**WORK REQUEST:**
Each entry must be copied exactly, without omission.

^^^^^^^^^^^^^^^^

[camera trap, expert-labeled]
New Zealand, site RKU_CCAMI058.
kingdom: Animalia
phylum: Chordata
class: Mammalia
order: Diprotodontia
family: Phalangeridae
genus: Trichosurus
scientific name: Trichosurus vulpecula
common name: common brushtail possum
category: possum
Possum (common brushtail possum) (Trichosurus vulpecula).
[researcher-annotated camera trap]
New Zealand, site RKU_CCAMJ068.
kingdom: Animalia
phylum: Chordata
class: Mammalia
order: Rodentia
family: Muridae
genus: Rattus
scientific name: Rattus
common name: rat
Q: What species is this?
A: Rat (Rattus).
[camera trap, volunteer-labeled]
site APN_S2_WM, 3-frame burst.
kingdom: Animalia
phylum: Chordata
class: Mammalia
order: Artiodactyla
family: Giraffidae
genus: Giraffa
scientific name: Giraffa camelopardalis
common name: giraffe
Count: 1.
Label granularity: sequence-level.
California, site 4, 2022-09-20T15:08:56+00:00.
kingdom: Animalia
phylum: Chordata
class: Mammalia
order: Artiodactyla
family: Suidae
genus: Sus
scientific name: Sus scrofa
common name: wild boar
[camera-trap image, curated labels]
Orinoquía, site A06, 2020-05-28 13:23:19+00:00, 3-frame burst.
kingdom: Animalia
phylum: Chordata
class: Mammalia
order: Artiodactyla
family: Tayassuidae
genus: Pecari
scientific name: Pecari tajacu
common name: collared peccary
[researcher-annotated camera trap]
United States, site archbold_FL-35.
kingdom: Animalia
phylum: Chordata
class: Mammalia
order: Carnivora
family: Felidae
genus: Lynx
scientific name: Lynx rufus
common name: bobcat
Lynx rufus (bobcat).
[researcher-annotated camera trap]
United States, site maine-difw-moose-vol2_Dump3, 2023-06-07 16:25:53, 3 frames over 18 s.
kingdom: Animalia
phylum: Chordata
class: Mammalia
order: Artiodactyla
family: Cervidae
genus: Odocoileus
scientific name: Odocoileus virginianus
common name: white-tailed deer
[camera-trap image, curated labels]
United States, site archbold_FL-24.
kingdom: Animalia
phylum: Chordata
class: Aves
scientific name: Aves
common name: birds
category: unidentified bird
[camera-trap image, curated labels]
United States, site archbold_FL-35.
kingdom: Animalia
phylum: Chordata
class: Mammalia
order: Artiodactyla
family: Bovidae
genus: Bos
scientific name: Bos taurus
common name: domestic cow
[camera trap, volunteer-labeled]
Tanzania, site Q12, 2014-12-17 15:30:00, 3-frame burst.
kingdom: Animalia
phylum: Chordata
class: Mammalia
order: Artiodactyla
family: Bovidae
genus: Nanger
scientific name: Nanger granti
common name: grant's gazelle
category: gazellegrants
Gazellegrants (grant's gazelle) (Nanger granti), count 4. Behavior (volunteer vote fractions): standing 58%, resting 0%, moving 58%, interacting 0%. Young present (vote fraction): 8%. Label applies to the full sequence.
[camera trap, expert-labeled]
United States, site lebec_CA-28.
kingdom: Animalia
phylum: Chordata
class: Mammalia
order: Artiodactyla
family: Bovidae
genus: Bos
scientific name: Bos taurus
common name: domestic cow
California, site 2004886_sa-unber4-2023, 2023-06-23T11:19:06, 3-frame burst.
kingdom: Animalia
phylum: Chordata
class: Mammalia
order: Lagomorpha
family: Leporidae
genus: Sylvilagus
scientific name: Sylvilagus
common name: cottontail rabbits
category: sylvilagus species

^^^^^^^^^^^^^^^^

**SOLUTION TO THIS PROBLEM:**
[camera trap, expert-labeled]
New Zealand, site RKU_CCAMI058.
kingdom: Animalia
phylum: Chordata
class: Mammalia
order: Diprotodontia
family: Phalangeridae
genus: Trichosurus
scientific name: Trichosurus vulpecula
common name: common brushtail possum
category: possum
Possum (common brushtail possum) (Trichosurus vulpecula).
[researcher-annotated camera trap]
New Zealand, site RKU_CCAMJ068.
kingdom: Animalia
phylum: Chordata
class: Mammalia
order: Rodentia
family: Muridae
genus: Rattus
scientific name: Rattus
common name: rat
Q: What species is this?
A: Rat (Rattus).
[camera trap, volunteer-labeled]
site APN_S2_WM, 3-frame burst.
kingdom: Animalia
phylum: Chordata
class: Mammalia
order: Artiodactyla
family: Giraffidae
genus: Giraffa
scientific name: Giraffa camelopardalis
common name: giraffe
Count: 1.
Label granularity: sequence-level.
California, site 4, 2022-09-20T15:08:56+00:00.
kingdom: Animalia
phylum: Chordata
class: Mammalia
order: Artiodactyla
family: Suidae
genus: Sus
scientific name: Sus scrofa
common name: wild boar
[camera-trap image, curated labels]
Orinoquía, site A06, 2020-05-28 13:23:19+00:00, 3-frame burst.
kingdom: Animalia
phylum: Chordata
class: Mammalia
order: Artiodactyla
family: Tayassuidae
genus: Pecari
scientific name: Pecari tajacu
common name: collared peccary
[researcher-annotated camera trap]
United States, site archbold_FL-35.
kingdom: Animalia
phylum: Chordata
class: Mammalia
order: Carnivora
family: Felidae
genus: Lynx
scientific name: Lynx rufus
common name: bobcat
Lynx rufus (bobcat).
[researcher-annotated camera trap]
United States, site maine-difw-moose-vol2_Dump3, 2023-06-07 16:25:53, 3 frames over 18 s.
kingdom: Animalia
phylum: Chordata
class: Mammalia
order: Artiodactyla
family: Cervidae
genus: Odocoileus
scientific name: Odocoileus virginianus
common name: white-tailed deer
[camera-trap image, curated labels]
United States, site archbold_FL-24.
kingdom: Animalia
phylum: Chordata
class: Aves
scientific name: Aves
common name: birds
category: unidentified bird
[camera-trap image, curated labels]
United States, site archbold_FL-35.
kingdom: Animalia
phylum: Chordata
class: Mammalia
order: Artiodactyla
family: Bovidae
genus: Bos
scientific name: Bos taurus
common name: domestic cow
[camera trap, volunteer-labeled]
Tanzania, site Q12, 2014-12-17 15:30:00, 3-frame burst.
kingdom: Animalia
phylum: Chordata
class: Mammalia
order: Artiodactyla
family: Bovidae
genus: Nanger
scientific name: Nanger granti
common name: grant's gazelle
category: gazellegrants
Gazellegrants (grant's gazelle) (Nanger granti), count 4. Behavior (volunteer vote fractions): standing 58%, resting 0%, moving 58%, interacting 0%. Young present (vote fraction): 8%. Label applies to the full sequence.
[camera trap, expert-labeled]
United States, site lebec_CA-28.
kingdom: Animalia
phylum: Chordata
class: Mammalia
order: Artiodactyla
family: Bovidae
genus: Bos
scientific name: Bos taurus
common name: domestic cow
California, site 2004886_sa-unber4-2023, 2023-06-23T11:19:06, 3-frame burst.
kingdom: Animalia
phylum: Chordata
class: Mammalia
order: Lagomorpha
family: Leporidae
genus: Sylvilagus
scientific name: Sylvilagus
common name: cottontail rabbits
category: sylvilagus species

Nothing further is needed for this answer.